Qué alegría me dio volver a ver esa sillita, la desenredé de su oculto lugar y cuando logré hacerlo se desfondó. No era para menos con tanta lluvia y el paso del tiempo, el asiento estaba putrefacto. Entonces vi algo que brillaba y dentro del almohadón en medio de tanta lana apelmazada hallé un pequeño tesoro, que paso a enumerar: veinte sólidas monedas de oro, dos pares de pendientes, dos gruesas cadenas, tres anillos con brillantes, todo de oro, era una pequeña fortuna. También hallé una bolsita con catorce pepitas de oro. No podía creerlo, no terminaba de asombrarme. ¿Cómo había estado todo eso oculto tanto tiempo allí y nadie se había dado cuenta?  Estuve un buen rato perplejo sentado en el piso del patio, pensando jugando con mi memoria y recordé que de niño tenía un sueño recurrente. Yusuf me había dicho que era un presagio el día que se lo conté.

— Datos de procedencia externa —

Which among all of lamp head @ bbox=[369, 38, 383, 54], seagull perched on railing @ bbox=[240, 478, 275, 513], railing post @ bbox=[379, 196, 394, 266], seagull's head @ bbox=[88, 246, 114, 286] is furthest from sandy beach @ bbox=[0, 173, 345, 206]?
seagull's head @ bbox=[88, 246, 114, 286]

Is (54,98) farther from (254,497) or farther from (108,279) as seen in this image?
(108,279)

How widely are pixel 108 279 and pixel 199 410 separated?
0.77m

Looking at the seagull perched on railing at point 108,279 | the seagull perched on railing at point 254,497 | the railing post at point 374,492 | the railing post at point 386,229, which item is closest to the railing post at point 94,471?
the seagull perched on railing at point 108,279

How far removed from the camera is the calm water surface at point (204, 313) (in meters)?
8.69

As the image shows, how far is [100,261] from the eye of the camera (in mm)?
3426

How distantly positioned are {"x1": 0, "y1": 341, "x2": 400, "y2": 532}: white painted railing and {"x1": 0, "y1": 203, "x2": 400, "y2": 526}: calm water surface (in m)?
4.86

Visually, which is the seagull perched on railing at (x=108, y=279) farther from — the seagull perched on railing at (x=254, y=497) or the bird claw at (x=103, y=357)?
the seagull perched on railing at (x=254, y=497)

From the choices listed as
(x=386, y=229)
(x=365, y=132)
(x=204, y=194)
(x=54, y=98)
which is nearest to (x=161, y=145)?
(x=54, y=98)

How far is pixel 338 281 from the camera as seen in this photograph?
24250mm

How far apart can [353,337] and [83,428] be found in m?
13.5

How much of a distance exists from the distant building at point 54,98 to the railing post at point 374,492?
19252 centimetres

En el sueño varios niños del barrio corríamos una carrera en la calle, había que llegar a sentarse en una sillita de oro, todos corríamos y yo finalmente la alcanzaba y entonces el sueño se me confunde y no recuerdo mucho más.

Mis hermanos y hermanas aceptaron ese oro como pago por la casa de San Justo y consintieron que con mi cabello ensortijado y mi nariz prominente esa herencia me correspondía, en el nombre de Alá, el clemente el misericordioso.